• WORK TO BE COMPLETED: Your answer must consist of the lines running from the one that holds "[volunteer wildlife ID]" to the end of the data, copied exactly.

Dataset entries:
######
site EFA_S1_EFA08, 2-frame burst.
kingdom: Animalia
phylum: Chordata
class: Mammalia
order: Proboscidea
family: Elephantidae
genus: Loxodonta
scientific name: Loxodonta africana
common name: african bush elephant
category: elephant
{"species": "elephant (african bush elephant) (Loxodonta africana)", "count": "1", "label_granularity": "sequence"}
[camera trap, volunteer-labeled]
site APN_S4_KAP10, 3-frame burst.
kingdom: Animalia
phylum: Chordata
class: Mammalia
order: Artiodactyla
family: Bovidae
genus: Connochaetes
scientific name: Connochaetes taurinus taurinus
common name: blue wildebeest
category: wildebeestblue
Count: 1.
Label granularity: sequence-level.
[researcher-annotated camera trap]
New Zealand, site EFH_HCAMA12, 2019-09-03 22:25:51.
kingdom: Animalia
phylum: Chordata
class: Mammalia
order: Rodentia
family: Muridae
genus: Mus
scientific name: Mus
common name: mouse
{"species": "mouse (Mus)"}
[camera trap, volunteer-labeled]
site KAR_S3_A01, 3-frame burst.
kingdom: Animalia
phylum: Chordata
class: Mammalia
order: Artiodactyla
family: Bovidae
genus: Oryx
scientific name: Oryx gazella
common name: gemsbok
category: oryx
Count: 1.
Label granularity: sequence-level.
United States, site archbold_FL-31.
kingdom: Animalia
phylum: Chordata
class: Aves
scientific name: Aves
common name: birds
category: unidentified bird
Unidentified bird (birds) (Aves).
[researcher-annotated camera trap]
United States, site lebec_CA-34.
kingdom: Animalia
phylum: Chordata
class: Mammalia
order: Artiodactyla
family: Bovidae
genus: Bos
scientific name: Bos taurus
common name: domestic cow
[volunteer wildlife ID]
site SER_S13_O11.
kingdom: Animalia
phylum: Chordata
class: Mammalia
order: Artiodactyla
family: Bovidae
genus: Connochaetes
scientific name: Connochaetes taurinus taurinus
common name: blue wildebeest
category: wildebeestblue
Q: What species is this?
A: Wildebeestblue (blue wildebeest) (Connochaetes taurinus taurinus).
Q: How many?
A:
######
• OUTPUT OF THE EXERCISE:
[volunteer wildlife ID]
site SER_S13_O11.
kingdom: Animalia
phylum: Chordata
class: Mammalia
order: Artiodactyla
family: Bovidae
genus: Connochaetes
scientific name: Connochaetes taurinus taurinus
common name: blue wildebeest
category: wildebeestblue
Q: What species is this?
A: Wildebeestblue (blue wildebeest) (Connochaetes taurinus taurinus).
Q: How many?
A:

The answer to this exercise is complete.